D'après l'extrait du texte, sous quel autre nom le bail dérogatoire est-il également désigné ?

--- Extrait du texte ---

Convention d’occupation précaire et Bail dérogatoire : Attention à la requalification en bail commercial

En droit commercial, différents types de contrats s’offrent à un entrepreneur qui souhaite développer son fonds de commerce. Il n’est pas rare d’entendre les termes « Convention d’occupation précaire » mais également « bail dérogatoire » autrement nommé « bail précaire ». Il convient de savoir que ces deux possibilités permettent à un entrepreneur d’échapper au statut d’ordre public des baux commerciaux de même qu’à ses contraintes, eu égard au fait que dans le fonds, leurs objectifs soient bien différents.

En effet, le bail précaire permet au bailleur d’étudier la situation du locataire afin de considérer une éventuelle signature du bail commercial. Il permet en revanche pour un locataire ayant des difficultés à anticiper les besoins et effectifs de son entreprise au moyen terme, d’envisager un bail de courte durée.

--- Données fournies ---

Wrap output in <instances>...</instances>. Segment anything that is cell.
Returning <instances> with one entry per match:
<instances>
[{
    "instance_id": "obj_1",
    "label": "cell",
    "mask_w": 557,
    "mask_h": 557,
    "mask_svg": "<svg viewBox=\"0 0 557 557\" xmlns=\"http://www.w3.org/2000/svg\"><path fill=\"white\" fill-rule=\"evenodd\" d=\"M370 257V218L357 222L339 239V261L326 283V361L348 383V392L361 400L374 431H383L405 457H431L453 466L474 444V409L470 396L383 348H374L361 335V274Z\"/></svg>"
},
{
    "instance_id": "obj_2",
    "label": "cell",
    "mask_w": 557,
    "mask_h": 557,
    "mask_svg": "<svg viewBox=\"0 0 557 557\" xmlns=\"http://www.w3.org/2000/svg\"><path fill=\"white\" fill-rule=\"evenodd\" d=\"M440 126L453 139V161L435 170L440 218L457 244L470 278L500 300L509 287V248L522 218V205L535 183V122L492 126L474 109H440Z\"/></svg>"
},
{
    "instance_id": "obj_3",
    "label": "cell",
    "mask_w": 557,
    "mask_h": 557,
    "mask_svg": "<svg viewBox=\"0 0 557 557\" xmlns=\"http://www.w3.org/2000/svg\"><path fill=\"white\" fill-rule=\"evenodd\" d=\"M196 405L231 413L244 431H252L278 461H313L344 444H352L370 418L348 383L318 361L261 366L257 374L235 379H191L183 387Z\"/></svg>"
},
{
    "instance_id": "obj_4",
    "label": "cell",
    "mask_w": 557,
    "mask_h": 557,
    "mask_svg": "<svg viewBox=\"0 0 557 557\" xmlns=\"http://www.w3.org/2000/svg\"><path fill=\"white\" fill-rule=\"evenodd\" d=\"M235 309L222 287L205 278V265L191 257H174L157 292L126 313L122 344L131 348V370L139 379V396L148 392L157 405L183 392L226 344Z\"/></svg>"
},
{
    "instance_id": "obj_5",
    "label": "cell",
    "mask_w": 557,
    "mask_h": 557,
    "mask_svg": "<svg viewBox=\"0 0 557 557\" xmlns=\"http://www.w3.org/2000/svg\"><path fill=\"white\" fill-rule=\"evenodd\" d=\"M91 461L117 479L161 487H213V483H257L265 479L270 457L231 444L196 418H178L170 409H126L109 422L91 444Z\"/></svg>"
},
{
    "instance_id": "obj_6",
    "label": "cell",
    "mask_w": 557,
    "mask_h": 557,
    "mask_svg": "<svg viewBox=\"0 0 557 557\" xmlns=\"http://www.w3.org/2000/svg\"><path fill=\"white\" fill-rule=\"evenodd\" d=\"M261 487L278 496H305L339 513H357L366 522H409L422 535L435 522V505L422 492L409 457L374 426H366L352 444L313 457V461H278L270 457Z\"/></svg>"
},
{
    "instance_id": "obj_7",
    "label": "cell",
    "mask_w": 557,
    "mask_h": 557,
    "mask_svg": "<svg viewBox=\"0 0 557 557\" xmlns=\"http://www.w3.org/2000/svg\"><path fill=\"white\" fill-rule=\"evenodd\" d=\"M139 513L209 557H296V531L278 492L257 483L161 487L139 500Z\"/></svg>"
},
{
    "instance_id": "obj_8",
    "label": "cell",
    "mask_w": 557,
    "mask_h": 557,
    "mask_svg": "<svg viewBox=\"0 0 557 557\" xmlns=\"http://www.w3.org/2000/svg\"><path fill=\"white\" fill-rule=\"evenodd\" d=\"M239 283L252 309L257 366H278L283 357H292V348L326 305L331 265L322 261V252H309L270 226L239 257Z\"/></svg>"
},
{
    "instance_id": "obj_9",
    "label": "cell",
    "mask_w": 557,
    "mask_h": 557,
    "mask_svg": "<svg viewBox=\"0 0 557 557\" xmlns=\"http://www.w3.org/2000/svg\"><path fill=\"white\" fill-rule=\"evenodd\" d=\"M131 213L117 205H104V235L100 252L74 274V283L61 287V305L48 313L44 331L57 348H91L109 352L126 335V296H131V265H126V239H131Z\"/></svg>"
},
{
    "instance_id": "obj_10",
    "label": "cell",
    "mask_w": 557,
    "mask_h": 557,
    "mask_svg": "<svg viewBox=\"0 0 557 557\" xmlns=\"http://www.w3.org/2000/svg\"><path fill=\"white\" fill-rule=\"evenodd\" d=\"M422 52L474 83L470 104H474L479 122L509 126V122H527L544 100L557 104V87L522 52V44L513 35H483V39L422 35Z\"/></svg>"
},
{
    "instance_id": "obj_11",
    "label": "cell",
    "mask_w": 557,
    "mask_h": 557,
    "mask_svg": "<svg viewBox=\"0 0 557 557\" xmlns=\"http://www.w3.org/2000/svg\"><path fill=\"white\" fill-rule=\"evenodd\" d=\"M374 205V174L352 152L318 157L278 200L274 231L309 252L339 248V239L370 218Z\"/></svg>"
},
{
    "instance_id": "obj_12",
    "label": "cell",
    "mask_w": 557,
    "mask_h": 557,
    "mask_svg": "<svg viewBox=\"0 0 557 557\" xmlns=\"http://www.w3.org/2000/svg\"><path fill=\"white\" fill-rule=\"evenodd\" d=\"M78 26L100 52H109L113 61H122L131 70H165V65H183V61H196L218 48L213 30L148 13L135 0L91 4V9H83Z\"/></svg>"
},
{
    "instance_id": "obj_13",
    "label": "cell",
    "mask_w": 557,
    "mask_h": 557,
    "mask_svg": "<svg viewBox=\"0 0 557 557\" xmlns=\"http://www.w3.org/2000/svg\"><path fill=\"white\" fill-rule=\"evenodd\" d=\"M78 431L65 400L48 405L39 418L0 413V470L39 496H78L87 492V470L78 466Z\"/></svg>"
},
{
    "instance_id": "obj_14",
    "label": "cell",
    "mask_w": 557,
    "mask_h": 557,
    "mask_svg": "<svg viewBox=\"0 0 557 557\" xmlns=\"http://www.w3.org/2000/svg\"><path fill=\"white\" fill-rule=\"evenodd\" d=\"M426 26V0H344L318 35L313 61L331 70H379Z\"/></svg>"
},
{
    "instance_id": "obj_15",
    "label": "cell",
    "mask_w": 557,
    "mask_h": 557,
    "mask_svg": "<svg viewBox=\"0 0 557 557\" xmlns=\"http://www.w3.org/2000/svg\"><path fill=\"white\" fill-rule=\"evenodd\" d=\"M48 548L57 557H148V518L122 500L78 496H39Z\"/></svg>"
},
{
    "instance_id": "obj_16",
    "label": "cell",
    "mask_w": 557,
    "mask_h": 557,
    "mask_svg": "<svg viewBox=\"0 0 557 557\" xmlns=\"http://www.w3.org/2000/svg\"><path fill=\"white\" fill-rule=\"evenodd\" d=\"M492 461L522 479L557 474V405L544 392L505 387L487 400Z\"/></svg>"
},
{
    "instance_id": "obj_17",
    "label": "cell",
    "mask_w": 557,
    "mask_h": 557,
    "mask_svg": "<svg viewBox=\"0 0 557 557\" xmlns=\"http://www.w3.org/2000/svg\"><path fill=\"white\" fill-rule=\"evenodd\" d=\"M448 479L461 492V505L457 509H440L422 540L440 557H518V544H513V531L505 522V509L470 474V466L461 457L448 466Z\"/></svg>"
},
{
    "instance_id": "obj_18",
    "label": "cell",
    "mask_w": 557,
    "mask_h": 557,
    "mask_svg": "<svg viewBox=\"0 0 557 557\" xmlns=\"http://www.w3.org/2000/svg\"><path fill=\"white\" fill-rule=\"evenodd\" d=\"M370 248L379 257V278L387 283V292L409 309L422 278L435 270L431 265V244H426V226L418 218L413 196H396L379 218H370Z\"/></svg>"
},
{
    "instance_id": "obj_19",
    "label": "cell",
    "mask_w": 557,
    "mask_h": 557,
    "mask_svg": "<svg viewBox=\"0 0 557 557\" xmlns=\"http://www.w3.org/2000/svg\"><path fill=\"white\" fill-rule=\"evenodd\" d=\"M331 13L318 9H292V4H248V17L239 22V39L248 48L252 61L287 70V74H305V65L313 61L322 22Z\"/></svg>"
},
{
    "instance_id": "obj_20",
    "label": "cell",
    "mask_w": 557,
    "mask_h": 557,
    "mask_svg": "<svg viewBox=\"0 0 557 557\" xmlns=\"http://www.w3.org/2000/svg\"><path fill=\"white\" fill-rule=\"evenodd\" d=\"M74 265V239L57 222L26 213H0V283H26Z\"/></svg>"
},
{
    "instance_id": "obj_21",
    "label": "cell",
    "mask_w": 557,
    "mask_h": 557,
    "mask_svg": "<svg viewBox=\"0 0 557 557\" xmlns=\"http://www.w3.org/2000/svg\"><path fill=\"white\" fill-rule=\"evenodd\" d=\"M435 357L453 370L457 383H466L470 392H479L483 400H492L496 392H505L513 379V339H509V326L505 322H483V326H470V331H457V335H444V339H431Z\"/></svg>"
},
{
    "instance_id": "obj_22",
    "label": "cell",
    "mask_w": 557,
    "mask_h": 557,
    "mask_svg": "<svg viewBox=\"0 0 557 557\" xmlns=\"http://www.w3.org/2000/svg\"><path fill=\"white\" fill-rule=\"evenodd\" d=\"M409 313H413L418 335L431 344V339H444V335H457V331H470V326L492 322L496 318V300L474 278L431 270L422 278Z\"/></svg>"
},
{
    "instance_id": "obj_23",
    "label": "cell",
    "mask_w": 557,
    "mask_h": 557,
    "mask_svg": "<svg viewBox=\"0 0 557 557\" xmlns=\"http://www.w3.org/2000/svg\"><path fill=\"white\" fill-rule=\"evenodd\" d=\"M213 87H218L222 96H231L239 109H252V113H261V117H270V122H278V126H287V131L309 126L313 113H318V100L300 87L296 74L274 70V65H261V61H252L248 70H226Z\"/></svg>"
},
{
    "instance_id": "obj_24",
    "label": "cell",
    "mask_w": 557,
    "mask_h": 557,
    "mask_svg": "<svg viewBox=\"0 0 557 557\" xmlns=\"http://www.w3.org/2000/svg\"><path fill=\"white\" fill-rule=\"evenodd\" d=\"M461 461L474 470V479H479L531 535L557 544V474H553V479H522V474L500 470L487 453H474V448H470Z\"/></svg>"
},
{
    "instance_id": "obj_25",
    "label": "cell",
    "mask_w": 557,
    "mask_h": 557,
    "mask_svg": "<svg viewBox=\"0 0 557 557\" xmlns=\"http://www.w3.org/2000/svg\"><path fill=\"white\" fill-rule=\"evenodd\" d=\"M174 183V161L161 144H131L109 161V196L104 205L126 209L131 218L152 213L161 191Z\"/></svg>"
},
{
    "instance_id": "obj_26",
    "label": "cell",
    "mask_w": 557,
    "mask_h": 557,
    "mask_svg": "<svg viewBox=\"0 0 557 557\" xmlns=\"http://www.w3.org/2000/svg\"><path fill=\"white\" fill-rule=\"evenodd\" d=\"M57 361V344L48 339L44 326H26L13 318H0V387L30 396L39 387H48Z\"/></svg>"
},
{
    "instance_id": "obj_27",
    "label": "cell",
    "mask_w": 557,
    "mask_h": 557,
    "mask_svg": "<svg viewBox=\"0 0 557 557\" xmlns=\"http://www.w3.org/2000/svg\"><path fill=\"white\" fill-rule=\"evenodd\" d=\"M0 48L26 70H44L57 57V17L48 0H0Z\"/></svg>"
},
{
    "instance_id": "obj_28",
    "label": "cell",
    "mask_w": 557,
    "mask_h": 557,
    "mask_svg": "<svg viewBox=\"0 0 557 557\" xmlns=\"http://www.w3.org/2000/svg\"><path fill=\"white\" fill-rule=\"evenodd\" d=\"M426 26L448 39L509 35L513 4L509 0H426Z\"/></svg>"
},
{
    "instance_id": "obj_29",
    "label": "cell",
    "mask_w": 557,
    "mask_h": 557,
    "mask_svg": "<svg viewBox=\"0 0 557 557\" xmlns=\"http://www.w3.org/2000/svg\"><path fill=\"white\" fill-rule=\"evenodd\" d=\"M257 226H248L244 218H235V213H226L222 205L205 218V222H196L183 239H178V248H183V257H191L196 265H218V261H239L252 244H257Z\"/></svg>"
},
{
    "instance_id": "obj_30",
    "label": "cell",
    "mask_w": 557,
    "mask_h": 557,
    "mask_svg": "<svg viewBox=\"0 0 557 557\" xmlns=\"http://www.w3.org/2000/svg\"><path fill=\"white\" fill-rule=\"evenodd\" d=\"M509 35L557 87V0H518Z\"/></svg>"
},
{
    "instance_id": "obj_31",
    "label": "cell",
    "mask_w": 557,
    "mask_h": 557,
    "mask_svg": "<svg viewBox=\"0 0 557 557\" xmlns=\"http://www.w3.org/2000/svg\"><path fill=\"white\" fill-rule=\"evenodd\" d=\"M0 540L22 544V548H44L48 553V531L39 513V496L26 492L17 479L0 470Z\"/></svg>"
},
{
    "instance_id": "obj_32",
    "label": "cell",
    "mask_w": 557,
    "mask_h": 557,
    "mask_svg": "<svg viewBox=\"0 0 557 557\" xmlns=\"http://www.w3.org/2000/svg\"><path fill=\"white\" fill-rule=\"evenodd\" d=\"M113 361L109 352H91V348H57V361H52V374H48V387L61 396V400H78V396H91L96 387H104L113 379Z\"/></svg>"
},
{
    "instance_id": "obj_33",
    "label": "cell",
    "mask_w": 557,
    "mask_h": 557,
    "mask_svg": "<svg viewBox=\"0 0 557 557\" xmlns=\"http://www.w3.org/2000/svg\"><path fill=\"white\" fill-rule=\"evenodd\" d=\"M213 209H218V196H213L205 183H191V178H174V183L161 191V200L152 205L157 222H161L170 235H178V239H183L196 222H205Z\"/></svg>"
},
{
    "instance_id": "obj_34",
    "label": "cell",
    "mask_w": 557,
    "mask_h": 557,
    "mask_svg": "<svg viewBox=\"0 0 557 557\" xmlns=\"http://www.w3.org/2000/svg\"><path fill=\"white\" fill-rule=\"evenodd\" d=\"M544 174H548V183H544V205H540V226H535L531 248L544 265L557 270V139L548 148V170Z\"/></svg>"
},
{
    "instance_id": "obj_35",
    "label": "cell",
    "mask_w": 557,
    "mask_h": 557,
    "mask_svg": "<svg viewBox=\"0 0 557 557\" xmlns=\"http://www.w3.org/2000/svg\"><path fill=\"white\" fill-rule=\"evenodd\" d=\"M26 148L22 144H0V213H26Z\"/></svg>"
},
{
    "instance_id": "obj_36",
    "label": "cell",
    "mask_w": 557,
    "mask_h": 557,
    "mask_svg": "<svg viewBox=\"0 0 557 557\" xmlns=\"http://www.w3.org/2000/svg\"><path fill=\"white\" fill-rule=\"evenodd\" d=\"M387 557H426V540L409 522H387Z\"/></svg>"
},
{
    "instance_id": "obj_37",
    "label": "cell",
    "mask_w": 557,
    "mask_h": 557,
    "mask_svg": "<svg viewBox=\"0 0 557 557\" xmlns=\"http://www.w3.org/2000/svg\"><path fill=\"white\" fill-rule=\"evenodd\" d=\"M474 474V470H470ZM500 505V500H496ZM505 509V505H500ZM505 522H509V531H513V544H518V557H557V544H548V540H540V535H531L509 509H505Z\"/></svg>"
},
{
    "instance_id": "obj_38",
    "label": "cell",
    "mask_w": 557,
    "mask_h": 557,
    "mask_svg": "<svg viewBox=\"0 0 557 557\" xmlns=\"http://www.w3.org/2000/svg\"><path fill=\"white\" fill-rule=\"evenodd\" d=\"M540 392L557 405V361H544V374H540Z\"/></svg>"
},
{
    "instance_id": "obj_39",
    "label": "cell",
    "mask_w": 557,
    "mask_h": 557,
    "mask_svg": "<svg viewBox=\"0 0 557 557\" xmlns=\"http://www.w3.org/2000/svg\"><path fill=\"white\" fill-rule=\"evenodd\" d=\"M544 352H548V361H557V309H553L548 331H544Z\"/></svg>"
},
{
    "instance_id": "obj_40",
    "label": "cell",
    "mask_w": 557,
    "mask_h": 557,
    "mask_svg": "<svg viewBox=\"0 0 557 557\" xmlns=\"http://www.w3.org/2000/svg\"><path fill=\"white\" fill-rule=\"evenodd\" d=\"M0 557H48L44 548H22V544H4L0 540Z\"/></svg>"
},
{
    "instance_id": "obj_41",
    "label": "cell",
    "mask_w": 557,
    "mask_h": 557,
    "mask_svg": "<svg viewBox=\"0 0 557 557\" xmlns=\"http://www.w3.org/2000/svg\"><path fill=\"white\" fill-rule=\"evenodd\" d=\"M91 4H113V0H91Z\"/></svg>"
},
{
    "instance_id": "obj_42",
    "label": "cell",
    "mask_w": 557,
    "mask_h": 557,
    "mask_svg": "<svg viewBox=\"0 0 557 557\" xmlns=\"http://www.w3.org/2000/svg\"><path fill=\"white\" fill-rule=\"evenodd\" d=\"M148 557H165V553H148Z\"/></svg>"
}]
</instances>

---

Réponse apportée
Le bail dérogatoire est également appelé « bail précaire ».